Where The Sun Burns
I like to lie here where the children play,
beside the ruined wall,
among thistles and red poppies.
I am still a scholar to the children,
and also to the thistles and red poppies.
They are innocent, even in their wickedness.
But to the sheep I am no longer a scholar:
so it is as my destiny!
–may fortune favor me nevertheless!
Freedom do I love,
and a breeze over the good earth;
why I’d prefer to rest on a camp bed
than upon their awards and prestige.
I am too hot and scorched with my own thoughts:
too often my breath is taken away.
Then I head into the open air,
away from dim, dingy study rooms.
But they [scholars] sit comfortable in the cool shade:
they always want to be only
spectators,
and they avoid sitting
where the sun burns on the steps.
Like those who stand in the street
to gape at passers-by:
thus do they also wait, and wait,
still to gape at the thoughts
which others have thought.
…We are foreign to each other,
and by their good points I am even more repulsed
than by their misdirection and loaded dice.
When I was housed with them,
then I lived ”above” them.
Because of that
they took a dislike to me.
They will not abide anyone walking above their heads;
so they put wood and earth and rubbish
between me and their heads.
On any case I walk with my thoughts
above their heads;
and even should I walk on my own mistakes,
still I would be above them
and their heads.
For men/women are not equal: so speaks justice.
And what I will, (mine alone)
they may not will!
–Thus spoke Zarathustra.
Thus Spake Zarathustra, by Friedrich Nietzsche, trans. by Thomas Common, Part II Scholars, page 123-124
I was asked by my oldest daughter how much further did I need in order to have a Phd. She remembered that I had dropped out of a program at Northwestern. Working toward a doctorate is not a simple thing. It is meant to be arduous. Motivation at a high level is essential. One’s motivation changes day to day as life and circumstance vary. Everything has it’s time. In retrospect I feel no regrets.

Material supplied:
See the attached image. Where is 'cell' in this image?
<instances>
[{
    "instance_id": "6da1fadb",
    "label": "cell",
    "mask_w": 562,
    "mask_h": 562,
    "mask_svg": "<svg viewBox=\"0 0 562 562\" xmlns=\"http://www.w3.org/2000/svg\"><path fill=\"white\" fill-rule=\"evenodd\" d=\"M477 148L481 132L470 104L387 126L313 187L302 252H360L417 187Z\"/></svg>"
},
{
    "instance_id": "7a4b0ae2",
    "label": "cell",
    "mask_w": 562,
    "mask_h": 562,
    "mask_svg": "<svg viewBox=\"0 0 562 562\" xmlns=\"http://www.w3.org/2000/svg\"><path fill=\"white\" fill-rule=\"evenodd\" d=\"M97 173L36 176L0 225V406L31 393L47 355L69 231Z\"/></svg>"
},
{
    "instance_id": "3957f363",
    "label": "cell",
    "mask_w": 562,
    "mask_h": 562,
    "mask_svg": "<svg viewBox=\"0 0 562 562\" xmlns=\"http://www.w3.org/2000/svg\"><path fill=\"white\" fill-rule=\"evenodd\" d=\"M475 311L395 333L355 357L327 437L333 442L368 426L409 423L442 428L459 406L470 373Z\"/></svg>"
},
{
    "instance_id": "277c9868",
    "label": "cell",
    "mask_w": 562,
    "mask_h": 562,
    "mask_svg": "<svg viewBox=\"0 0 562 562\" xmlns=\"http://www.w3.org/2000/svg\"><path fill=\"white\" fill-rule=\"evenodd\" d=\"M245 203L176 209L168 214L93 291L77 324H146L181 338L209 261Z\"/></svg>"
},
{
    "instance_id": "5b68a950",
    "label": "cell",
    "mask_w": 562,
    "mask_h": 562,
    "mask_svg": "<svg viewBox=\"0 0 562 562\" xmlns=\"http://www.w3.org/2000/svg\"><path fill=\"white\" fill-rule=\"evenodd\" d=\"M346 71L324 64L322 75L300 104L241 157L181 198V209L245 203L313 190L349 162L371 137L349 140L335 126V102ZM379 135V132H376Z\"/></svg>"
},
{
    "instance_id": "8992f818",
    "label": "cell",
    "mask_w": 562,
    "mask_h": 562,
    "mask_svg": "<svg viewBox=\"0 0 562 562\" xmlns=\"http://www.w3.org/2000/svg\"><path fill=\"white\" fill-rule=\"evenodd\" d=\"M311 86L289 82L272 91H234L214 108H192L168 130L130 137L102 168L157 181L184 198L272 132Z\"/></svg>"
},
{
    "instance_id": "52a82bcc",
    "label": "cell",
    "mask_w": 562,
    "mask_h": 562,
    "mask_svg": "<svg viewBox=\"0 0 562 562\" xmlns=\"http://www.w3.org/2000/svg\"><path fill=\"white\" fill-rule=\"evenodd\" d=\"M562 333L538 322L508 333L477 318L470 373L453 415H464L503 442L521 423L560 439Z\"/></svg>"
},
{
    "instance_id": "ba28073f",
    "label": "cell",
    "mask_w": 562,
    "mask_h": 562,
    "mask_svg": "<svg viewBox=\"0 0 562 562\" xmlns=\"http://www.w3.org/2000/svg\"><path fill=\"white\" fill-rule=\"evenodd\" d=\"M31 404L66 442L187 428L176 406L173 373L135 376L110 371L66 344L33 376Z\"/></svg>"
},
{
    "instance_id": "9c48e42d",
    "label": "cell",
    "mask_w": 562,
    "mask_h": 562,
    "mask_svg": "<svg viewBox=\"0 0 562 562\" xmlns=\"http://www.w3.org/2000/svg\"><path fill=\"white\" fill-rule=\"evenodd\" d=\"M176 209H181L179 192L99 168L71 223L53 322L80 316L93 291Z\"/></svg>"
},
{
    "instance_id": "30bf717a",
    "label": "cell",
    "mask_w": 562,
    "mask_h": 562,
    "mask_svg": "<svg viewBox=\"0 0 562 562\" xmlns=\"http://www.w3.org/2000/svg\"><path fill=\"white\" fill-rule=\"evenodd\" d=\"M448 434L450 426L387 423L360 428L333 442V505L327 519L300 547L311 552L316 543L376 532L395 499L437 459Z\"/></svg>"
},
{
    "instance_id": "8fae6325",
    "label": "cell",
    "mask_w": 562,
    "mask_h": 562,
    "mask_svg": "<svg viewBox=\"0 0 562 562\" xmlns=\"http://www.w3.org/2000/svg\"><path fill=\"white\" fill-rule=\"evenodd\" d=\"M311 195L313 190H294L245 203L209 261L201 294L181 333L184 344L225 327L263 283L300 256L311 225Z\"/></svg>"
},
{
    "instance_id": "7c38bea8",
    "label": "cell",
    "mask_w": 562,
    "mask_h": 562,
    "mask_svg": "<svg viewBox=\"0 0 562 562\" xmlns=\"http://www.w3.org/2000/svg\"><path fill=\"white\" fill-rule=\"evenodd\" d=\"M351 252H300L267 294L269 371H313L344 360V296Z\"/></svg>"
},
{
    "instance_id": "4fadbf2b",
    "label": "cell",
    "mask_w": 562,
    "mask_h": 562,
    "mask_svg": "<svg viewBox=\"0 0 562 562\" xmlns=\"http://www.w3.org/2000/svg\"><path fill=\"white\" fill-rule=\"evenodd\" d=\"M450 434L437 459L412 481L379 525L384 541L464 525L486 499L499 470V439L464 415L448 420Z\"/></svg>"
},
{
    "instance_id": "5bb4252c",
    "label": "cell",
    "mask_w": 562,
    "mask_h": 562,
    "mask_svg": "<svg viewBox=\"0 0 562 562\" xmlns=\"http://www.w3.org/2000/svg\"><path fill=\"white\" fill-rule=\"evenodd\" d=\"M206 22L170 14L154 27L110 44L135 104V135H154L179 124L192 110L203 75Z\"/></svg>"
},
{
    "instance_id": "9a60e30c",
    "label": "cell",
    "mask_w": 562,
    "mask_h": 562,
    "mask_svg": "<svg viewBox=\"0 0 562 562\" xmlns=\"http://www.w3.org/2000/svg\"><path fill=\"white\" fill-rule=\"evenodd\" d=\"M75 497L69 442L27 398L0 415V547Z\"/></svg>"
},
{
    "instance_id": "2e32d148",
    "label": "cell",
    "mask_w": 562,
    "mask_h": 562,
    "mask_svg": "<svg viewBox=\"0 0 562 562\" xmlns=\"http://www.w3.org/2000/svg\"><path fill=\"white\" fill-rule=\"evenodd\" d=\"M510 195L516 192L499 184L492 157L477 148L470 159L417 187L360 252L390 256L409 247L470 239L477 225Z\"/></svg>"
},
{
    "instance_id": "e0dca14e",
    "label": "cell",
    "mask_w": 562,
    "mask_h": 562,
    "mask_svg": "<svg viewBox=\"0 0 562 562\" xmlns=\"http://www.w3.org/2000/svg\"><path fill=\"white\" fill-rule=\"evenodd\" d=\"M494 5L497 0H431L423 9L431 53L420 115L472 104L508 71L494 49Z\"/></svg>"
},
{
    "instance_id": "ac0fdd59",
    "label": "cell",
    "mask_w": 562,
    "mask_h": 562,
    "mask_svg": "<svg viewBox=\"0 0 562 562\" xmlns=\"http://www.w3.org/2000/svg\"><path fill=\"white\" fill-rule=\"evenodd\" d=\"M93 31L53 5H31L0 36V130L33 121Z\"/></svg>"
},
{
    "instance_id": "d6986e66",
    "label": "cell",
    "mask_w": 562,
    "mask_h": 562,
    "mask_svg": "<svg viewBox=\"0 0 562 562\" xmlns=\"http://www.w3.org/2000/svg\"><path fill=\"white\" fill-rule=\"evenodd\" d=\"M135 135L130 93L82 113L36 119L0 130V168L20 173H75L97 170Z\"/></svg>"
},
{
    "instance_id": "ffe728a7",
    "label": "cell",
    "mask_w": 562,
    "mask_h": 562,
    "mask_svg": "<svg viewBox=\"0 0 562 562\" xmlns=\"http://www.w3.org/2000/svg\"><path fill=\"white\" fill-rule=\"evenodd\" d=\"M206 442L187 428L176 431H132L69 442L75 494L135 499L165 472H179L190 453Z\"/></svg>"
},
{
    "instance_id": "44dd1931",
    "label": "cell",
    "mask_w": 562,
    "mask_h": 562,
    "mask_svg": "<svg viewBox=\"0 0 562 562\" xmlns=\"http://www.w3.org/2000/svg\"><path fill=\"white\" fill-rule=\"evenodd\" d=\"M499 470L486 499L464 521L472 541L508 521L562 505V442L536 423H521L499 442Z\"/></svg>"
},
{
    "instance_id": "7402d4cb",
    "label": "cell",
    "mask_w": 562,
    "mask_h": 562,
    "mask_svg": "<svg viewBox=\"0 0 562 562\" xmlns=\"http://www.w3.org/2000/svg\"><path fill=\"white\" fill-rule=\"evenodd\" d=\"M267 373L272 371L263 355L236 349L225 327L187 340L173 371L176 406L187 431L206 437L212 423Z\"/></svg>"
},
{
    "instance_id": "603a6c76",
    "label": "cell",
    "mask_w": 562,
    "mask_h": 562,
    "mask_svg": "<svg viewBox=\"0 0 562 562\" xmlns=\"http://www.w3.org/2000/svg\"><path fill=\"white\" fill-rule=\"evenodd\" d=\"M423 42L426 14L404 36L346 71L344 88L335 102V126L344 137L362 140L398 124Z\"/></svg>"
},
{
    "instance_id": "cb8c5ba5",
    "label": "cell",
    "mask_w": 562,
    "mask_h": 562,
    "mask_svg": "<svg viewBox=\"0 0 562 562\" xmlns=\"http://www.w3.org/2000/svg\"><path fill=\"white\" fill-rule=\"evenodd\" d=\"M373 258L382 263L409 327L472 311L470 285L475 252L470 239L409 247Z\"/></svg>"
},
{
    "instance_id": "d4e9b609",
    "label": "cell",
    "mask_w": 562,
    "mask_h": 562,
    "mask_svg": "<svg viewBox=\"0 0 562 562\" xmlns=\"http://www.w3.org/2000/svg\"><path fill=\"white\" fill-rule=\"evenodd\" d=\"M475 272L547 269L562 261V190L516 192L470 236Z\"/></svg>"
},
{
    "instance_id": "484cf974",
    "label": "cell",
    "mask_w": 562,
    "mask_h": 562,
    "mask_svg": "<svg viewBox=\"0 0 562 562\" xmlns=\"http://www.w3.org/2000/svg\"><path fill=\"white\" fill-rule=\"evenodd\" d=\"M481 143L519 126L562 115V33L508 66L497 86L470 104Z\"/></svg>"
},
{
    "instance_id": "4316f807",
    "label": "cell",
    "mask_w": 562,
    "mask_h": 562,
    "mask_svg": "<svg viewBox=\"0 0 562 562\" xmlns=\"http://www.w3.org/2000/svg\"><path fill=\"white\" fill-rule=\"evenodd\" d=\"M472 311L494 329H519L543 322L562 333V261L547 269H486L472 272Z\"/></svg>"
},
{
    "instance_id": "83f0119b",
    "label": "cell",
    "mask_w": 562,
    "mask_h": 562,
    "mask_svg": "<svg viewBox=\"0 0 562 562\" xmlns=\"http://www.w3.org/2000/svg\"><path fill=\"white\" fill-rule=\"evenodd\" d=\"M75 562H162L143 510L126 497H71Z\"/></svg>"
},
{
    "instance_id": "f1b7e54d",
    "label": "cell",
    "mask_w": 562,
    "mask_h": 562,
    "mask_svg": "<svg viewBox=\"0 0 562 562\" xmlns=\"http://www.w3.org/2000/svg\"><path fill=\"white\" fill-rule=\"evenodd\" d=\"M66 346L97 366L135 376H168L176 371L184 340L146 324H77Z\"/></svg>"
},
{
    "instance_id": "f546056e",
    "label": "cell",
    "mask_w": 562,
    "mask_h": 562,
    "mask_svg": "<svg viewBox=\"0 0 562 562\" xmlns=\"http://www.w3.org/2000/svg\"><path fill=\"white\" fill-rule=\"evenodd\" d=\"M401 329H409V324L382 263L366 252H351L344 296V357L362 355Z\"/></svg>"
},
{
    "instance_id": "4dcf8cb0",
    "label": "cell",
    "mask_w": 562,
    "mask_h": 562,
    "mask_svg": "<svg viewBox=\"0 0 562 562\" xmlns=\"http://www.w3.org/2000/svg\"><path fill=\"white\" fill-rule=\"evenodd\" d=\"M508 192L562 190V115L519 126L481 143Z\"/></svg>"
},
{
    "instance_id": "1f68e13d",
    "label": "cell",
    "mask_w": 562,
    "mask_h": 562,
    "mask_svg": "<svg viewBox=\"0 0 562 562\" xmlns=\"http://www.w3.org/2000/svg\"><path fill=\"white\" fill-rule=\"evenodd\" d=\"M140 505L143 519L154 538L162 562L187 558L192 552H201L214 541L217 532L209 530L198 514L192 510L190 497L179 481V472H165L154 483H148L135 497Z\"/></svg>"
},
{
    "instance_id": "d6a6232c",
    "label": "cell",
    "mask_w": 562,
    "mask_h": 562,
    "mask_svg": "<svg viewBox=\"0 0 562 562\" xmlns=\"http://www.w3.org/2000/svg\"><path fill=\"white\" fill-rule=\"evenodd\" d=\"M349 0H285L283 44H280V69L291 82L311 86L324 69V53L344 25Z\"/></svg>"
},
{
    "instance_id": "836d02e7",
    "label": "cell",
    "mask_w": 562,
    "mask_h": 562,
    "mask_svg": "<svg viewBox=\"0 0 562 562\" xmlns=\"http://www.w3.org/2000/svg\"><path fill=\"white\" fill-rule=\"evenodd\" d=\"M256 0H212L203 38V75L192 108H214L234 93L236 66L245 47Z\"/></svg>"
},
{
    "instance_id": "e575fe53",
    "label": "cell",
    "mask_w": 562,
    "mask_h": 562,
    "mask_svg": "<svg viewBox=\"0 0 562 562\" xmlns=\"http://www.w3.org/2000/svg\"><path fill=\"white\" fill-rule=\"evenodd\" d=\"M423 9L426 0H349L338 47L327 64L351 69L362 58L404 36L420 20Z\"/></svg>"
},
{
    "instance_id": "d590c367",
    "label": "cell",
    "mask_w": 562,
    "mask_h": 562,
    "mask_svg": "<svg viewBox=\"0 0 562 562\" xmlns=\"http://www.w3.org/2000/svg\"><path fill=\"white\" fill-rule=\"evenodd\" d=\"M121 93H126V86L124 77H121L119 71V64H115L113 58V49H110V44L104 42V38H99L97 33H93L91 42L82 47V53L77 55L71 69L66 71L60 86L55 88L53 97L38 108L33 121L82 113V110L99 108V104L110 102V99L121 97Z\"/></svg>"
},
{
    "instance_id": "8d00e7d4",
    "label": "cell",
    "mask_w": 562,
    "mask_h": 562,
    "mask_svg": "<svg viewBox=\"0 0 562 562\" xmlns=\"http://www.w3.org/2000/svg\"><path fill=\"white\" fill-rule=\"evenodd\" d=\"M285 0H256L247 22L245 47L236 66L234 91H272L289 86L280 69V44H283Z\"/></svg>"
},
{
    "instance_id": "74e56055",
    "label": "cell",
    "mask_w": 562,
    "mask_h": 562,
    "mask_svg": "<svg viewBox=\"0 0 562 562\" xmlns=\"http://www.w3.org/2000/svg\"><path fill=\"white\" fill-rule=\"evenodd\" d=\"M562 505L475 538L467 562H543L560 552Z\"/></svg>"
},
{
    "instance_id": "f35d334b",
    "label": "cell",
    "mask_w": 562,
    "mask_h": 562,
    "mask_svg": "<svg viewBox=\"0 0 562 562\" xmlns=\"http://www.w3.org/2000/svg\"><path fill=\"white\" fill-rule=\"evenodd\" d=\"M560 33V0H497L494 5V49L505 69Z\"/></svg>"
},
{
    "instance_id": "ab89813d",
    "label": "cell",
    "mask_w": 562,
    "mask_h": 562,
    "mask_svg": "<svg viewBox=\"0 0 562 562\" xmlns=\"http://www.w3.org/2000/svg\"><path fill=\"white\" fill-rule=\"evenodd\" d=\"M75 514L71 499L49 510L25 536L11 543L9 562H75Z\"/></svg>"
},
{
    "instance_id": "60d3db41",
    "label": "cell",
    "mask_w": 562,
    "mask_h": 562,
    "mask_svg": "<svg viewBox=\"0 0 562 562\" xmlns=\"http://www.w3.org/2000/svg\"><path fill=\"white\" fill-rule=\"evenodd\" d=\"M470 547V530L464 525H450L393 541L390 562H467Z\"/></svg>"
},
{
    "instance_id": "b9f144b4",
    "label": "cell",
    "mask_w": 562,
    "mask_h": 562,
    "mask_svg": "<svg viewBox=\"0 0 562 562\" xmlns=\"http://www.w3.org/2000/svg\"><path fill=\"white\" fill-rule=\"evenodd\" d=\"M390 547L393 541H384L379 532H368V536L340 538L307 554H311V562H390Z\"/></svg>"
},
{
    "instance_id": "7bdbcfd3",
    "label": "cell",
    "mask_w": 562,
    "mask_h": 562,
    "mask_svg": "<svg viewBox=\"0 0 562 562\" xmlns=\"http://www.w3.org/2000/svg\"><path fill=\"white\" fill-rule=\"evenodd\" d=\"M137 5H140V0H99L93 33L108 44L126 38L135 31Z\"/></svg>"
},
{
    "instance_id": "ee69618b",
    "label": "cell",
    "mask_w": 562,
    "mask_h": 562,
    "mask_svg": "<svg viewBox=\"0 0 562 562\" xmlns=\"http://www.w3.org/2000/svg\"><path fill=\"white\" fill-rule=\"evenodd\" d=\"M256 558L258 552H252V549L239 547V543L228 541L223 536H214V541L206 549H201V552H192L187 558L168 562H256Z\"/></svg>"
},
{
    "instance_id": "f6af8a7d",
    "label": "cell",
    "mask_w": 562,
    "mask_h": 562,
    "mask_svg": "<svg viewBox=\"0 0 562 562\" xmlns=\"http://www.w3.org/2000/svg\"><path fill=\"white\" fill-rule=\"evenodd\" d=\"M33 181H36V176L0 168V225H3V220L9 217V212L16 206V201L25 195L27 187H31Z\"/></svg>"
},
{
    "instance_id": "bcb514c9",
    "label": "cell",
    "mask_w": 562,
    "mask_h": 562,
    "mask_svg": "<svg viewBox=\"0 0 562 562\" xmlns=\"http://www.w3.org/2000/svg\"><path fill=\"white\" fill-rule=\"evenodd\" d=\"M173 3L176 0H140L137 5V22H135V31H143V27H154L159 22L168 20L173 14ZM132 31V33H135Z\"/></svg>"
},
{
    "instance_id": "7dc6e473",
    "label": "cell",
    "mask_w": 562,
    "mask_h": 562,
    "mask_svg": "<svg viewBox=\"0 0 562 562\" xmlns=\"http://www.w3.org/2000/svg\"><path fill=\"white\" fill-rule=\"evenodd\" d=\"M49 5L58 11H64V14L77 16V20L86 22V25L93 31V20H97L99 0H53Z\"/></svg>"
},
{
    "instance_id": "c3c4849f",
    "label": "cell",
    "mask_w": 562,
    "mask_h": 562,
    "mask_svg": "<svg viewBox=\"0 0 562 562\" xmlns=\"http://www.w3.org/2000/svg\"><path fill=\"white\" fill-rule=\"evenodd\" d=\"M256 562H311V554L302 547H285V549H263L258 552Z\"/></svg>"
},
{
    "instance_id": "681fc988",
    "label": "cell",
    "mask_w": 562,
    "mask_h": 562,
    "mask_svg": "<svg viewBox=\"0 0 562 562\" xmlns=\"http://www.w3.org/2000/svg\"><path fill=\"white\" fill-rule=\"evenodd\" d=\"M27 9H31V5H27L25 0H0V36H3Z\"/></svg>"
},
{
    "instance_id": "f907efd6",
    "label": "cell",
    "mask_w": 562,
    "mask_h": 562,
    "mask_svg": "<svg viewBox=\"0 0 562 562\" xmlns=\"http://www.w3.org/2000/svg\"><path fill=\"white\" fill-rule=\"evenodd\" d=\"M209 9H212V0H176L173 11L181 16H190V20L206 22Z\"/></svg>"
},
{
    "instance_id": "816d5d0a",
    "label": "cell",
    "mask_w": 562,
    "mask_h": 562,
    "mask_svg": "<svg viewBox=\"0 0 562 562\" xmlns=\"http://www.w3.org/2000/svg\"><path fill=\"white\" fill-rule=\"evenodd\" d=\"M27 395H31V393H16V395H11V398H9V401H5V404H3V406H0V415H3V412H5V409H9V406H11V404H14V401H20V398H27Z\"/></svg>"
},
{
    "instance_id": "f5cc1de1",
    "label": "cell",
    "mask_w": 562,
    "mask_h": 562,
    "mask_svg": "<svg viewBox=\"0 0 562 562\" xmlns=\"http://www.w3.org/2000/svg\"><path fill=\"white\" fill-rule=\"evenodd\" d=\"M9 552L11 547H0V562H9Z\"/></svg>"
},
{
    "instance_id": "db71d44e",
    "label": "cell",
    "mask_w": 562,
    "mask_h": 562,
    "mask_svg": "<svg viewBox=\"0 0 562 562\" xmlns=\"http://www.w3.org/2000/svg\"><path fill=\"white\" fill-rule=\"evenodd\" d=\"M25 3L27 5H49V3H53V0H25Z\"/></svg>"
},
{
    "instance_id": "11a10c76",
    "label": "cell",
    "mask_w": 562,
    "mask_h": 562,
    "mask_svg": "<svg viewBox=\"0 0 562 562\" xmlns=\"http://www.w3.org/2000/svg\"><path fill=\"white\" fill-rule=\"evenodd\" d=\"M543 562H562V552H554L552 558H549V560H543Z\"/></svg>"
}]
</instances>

Exercise instructions: In the piece about scholars, where do the scholars avoid sitting? The rows aren't needed here.

Solution below: Where the sun burns on the steps.